* PASSAGE PROVIDED
U.S. Supreme Rules Against Municipality in Cell Tower Dispute

The Supreme Court recently ruled against a Georgia municipality for failing to provide a timely written decision explaining its reasoning in denying a cell phone tower siting application by T-Mobile, South, LLC (“T-Mobile”).

The City of Roswell’s city council held a public hearing to consider an application by T-Mobile to build a cell phone tower in a residential zoning district. Several members of the council expressed concerns about the tower during the hearing, which ended with the council voting unanimously to deny the application. Two days later, the City’s planning and zoning department notified T-Mobile by letter that the application was denied and that minutes from the public hearing would be made available. Twenty six days later the minutes from the public hearing were published.

T-Mobile filed suit against the City, alleging that the city council’s denial was not supported by substantial evidence in violation of the Telecommunications Act of 1996 (“Act”). The District Court agreed with T-Mobile, and concluded that the City had violated the Act when it failed to issue a written decision stating the reasons for denying the application. The Eleventh Circuit Court of Appeals reversed, finding that the requirements of the Act were satisfied because T-Mobile had its own transcript of the city council hearing as well as a written letter stating that the application had been denied, and informing T-Mobile that it could obtain access to the minutes of the hearing. The Eleventh Circuit did not consider the timing of when the City provided its reasons for the denial.

* GIVEN EXERCISE 1
In the listing, rewrite the lines between the one holding "Return results in" and the one holding "200H400V168L392 160H344L328 176V208L336", inclusive, changing every "mask_h" to "mask_height" and leaving everything else as it stands.
The passage and the listing were taken from separate, unrelated sources.

* RECORDS TO PROCESS

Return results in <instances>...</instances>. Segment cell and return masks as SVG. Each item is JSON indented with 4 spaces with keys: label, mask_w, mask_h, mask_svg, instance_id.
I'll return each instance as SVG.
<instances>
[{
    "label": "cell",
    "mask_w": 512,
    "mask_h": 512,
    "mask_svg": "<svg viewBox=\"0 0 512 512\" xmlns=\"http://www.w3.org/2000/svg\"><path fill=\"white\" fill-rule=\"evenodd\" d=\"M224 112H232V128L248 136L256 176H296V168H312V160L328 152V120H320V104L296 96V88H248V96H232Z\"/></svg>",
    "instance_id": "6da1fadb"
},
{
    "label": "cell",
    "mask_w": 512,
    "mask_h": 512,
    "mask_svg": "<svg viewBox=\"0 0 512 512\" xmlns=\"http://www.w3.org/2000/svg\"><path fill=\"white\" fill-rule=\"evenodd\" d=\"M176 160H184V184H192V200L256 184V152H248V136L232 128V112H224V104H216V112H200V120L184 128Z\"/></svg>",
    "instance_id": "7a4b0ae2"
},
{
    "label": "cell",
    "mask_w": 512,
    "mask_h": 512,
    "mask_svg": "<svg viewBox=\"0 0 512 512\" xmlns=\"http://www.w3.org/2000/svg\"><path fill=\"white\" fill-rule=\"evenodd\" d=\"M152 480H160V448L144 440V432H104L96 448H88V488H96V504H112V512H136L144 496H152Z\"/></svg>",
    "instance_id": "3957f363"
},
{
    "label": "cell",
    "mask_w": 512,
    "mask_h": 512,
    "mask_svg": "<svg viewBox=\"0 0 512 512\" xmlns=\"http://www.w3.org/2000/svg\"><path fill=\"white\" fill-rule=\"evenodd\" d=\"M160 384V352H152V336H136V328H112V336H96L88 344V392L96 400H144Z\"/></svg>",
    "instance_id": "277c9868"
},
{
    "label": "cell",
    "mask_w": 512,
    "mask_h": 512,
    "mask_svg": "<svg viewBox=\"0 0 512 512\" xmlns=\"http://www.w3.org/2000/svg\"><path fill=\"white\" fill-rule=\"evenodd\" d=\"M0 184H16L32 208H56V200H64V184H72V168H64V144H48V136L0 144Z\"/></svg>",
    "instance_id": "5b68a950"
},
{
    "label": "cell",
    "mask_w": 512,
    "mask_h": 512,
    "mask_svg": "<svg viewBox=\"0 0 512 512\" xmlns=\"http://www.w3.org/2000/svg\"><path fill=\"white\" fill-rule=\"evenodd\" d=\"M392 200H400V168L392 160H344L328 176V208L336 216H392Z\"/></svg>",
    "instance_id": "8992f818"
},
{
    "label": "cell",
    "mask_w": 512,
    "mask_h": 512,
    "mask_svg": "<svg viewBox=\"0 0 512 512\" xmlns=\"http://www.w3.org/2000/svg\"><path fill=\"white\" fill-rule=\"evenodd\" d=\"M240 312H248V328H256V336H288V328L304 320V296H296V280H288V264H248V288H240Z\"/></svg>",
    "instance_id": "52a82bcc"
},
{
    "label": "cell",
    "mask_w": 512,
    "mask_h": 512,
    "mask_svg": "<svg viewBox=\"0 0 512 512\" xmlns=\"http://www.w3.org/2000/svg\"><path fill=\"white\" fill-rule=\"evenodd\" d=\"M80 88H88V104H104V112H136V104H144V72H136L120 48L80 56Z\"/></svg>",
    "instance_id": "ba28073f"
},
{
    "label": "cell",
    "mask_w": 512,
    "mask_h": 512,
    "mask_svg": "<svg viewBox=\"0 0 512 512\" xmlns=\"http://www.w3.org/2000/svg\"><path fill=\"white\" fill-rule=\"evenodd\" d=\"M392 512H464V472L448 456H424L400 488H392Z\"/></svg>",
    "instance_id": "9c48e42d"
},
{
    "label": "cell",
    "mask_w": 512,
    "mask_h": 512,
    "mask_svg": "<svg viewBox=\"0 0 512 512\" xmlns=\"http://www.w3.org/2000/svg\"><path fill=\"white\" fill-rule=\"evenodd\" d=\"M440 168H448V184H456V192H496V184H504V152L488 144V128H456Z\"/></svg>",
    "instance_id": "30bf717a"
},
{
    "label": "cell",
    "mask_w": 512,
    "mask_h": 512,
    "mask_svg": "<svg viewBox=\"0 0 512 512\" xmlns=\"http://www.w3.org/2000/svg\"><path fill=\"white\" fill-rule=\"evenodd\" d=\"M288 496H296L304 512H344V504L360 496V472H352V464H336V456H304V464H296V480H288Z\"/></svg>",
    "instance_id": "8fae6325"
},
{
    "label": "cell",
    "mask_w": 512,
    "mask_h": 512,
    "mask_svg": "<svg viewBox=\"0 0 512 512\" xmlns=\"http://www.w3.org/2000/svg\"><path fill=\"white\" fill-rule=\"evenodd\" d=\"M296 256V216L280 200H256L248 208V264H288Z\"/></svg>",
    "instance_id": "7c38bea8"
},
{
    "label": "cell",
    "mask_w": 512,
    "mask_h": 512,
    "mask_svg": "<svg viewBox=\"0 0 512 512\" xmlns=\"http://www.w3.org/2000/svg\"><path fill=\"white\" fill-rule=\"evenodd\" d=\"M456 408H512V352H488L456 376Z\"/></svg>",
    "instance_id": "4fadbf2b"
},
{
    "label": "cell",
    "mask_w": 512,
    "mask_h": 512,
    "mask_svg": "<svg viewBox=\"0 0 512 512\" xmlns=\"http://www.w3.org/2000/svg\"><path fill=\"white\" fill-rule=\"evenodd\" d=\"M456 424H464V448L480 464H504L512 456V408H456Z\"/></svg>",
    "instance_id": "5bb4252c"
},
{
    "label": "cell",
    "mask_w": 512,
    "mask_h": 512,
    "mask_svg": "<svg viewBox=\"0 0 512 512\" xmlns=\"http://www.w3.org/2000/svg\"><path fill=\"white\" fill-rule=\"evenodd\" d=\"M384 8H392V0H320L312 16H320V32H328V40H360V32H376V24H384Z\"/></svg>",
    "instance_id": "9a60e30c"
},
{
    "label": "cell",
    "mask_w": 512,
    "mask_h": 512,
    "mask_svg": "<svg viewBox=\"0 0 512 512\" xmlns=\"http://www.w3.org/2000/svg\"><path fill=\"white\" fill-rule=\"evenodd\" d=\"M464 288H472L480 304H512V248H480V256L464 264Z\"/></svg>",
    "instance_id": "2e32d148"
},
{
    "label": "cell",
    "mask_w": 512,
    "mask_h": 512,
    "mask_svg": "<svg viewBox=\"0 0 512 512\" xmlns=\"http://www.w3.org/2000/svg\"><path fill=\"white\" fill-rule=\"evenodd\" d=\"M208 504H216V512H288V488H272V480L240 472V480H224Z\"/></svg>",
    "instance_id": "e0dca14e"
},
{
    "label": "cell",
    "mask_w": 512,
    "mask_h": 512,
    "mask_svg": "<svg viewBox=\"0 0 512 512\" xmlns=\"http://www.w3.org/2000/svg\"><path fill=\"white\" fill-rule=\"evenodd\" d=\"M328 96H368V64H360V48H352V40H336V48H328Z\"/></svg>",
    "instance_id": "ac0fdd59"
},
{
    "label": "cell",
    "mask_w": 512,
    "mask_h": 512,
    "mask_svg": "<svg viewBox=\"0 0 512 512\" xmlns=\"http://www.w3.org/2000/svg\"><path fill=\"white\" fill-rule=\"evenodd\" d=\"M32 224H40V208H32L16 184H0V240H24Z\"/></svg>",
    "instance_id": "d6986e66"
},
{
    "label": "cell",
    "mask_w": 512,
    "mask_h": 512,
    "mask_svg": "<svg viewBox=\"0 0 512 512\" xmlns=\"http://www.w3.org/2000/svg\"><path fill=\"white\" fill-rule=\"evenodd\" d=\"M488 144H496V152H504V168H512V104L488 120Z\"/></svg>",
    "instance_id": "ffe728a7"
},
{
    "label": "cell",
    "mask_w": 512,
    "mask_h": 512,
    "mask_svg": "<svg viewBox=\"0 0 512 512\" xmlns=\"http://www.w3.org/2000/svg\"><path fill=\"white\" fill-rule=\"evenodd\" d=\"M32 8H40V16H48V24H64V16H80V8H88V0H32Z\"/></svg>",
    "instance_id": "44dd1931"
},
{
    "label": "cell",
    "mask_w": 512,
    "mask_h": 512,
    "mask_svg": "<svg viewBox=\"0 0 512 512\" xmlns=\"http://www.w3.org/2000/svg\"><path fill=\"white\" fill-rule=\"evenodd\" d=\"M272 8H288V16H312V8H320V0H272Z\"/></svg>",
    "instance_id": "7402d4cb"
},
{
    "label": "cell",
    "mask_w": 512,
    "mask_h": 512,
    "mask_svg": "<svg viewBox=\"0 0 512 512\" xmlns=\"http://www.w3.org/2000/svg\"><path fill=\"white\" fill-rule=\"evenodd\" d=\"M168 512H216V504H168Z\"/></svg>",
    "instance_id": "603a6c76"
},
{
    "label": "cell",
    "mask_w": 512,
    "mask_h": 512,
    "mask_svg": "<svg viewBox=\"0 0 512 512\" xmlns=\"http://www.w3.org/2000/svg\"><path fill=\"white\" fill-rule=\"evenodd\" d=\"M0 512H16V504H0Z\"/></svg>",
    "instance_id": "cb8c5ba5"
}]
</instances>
==
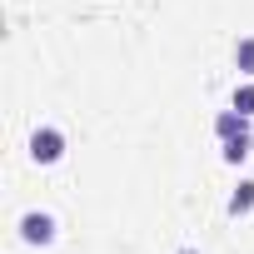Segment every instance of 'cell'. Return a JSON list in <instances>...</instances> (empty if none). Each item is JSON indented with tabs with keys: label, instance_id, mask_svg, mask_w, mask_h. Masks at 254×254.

* GIVEN EXERCISE 2
Name every court that the passage on the cell tower dispute mentions.

* TASK RESPONSE 1
Return results in <instances>...</instances>. Segment cell and return masks as SVG. Each item is JSON indented with 4 spaces with keys: label, mask_w, mask_height, mask_svg, instance_id.
I'll return each instance as SVG.
<instances>
[{
    "label": "cell",
    "mask_w": 512,
    "mask_height": 512,
    "mask_svg": "<svg viewBox=\"0 0 512 512\" xmlns=\"http://www.w3.org/2000/svg\"><path fill=\"white\" fill-rule=\"evenodd\" d=\"M224 112H232V128L248 136L256 176H296V168H312V160L328 152V120H320V104L296 96V88H248V96H232Z\"/></svg>",
    "instance_id": "6da1fadb"
},
{
    "label": "cell",
    "mask_w": 512,
    "mask_height": 512,
    "mask_svg": "<svg viewBox=\"0 0 512 512\" xmlns=\"http://www.w3.org/2000/svg\"><path fill=\"white\" fill-rule=\"evenodd\" d=\"M176 160H184V184H192V200L256 184V152H248V136L232 128V112H224V104H216V112H200V120L184 128Z\"/></svg>",
    "instance_id": "7a4b0ae2"
},
{
    "label": "cell",
    "mask_w": 512,
    "mask_height": 512,
    "mask_svg": "<svg viewBox=\"0 0 512 512\" xmlns=\"http://www.w3.org/2000/svg\"><path fill=\"white\" fill-rule=\"evenodd\" d=\"M152 480H160V448L144 440V432H104L96 448H88V488H96V504H112V512H136L144 496H152Z\"/></svg>",
    "instance_id": "3957f363"
},
{
    "label": "cell",
    "mask_w": 512,
    "mask_height": 512,
    "mask_svg": "<svg viewBox=\"0 0 512 512\" xmlns=\"http://www.w3.org/2000/svg\"><path fill=\"white\" fill-rule=\"evenodd\" d=\"M160 384V352H152V336H136V328H112V336H96L88 344V392L96 400H144Z\"/></svg>",
    "instance_id": "277c9868"
},
{
    "label": "cell",
    "mask_w": 512,
    "mask_height": 512,
    "mask_svg": "<svg viewBox=\"0 0 512 512\" xmlns=\"http://www.w3.org/2000/svg\"><path fill=\"white\" fill-rule=\"evenodd\" d=\"M0 184H16L32 208H56V200H64V184H72V168H64V144H48V136L0 144Z\"/></svg>",
    "instance_id": "5b68a950"
},
{
    "label": "cell",
    "mask_w": 512,
    "mask_height": 512,
    "mask_svg": "<svg viewBox=\"0 0 512 512\" xmlns=\"http://www.w3.org/2000/svg\"><path fill=\"white\" fill-rule=\"evenodd\" d=\"M392 200H400V168L392 160H344L328 176V208L336 216H392Z\"/></svg>",

* TASK RESPONSE 2
- The Supreme Court
- The District Court
- The Eleventh Circuit Court of Appeals